Mann beautifully describes the marvelous sophistication of cultures, cities, agriculture, arts and science that blossomed in North America, Central America, and South America thousands of years ago, in many cases predating achievements and growth and civilization in Europe. Yes, the Incas never used the wheel except for children's toys. And yes, the Mississippian city of Cahokia was a bustling port and a trading center with population equal to Paris in France---and that was 500 years before Columbus sailed.

                                                  Beautiful downtown Cahokia


And yes, there were grand cities in the Americas before there was pyramid-building in Egypt. And yes, the Olmec culture in what is now Mexico invented the zero whole centuries before mathematicians in India did the same.

My recollection of learning about the history of the Americas is that the dates and events were tied to discovery and conquest and colonization by Europeans. The implication was that, before the white men with guns, germs and steel arrived, nothing much was going on in whole continents characterized more by "virgin land" and "endless wilderness" than by people who had agriculture, city life, art, trade, commerce, religion, science, kings and philosophers.

For me, the joy of reading this book is learning about the multiplicity of cultures that flourished in the Americas, and learning how they tamed and managed and very greenly conserved their environment…and for me, the sad revelation of this book is understanding that the peoples of the Americas were human beings whose achievements were noble and notable, and yet, lamentably, their legacies are largely lost and the losses are barely mourned.

In 1533 Pizarro and his conquistadors at Cuzco precipitated the decline of the 300-year-old Inca empire in Peru.

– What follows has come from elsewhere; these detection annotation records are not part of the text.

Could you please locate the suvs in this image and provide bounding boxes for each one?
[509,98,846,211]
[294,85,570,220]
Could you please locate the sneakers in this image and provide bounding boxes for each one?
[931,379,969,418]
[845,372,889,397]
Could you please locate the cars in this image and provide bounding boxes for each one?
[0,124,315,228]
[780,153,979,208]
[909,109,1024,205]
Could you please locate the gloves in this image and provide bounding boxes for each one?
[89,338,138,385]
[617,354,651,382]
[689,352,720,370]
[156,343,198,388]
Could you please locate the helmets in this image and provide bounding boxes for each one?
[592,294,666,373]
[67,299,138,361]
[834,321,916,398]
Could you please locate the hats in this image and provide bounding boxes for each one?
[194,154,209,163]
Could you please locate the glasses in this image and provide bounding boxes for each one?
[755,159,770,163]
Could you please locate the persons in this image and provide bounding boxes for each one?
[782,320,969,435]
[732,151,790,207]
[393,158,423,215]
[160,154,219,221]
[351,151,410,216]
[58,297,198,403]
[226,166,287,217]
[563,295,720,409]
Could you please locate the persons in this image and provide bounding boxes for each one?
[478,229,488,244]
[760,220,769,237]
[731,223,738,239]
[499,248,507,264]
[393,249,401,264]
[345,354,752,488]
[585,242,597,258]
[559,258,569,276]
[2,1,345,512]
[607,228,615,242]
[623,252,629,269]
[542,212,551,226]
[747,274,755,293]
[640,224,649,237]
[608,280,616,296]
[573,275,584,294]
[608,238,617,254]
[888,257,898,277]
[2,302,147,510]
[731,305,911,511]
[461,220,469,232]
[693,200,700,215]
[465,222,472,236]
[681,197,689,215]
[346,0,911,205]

Fifty years later, the Spanish colonial administrators in Peru ordered the burning of all the Incan "khipu" knotted string records because they were "idolatrous objects." Khipu were the Incas' only form of writing. The smoke from the burning of the books gets in your eyes, forever and ever.

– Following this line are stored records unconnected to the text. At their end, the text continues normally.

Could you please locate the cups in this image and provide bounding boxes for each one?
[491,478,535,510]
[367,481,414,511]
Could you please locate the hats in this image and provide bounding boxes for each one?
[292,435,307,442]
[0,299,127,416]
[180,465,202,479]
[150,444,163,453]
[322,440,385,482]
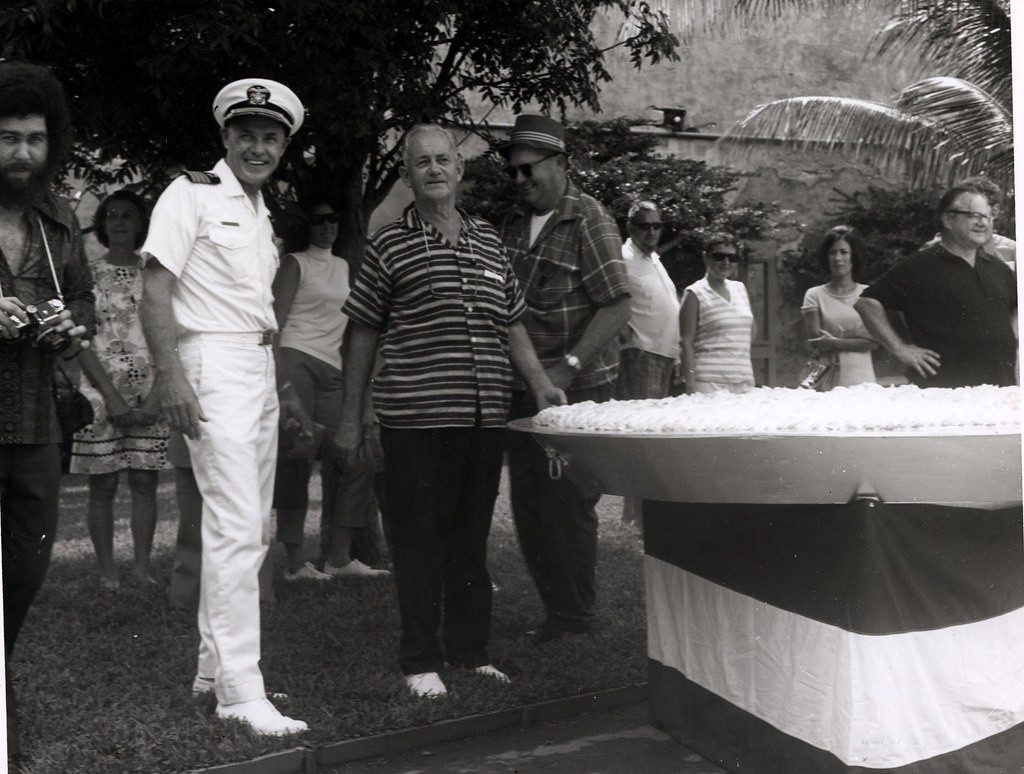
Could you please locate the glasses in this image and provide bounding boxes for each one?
[709,251,743,262]
[506,151,558,178]
[945,209,994,228]
[309,212,340,224]
[631,222,663,230]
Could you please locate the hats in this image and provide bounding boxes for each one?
[499,115,572,156]
[212,78,304,137]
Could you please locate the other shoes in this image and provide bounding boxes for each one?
[169,608,190,631]
[526,614,593,637]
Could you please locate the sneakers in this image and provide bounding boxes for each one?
[217,699,307,736]
[404,671,447,696]
[444,660,513,685]
[282,562,335,581]
[192,675,289,698]
[323,558,390,576]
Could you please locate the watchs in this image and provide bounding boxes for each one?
[564,354,583,372]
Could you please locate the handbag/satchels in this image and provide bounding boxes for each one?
[51,355,94,438]
[801,355,831,390]
[671,377,687,396]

                   Khipu knotted string:


Charles Mann's website:    http://www.charlesmann.org/Book-index.htm

Some other book reviews:

http://en.wikipedia.org/wiki/1491:_New_Revelations_of_the_Americas_Before_Columbus

http://www.washingtonpost.com/wp-dyn/content/article/2005/08/04/AR2005080401609_pf.html

http://www.boston.com/ae/books/articles/2005/08/28/a_whole_new_world/

http://www.reviewsofbooks.com/1491/

http://www.theatlantic.com/magazine/archive/2002/03/1491/2445/

http://www.amazon.com/1491-Revelations-Americas-Before-Columbus/dp/140004006X

Copyright © Richard Carl Subber 2011 All rights reserved.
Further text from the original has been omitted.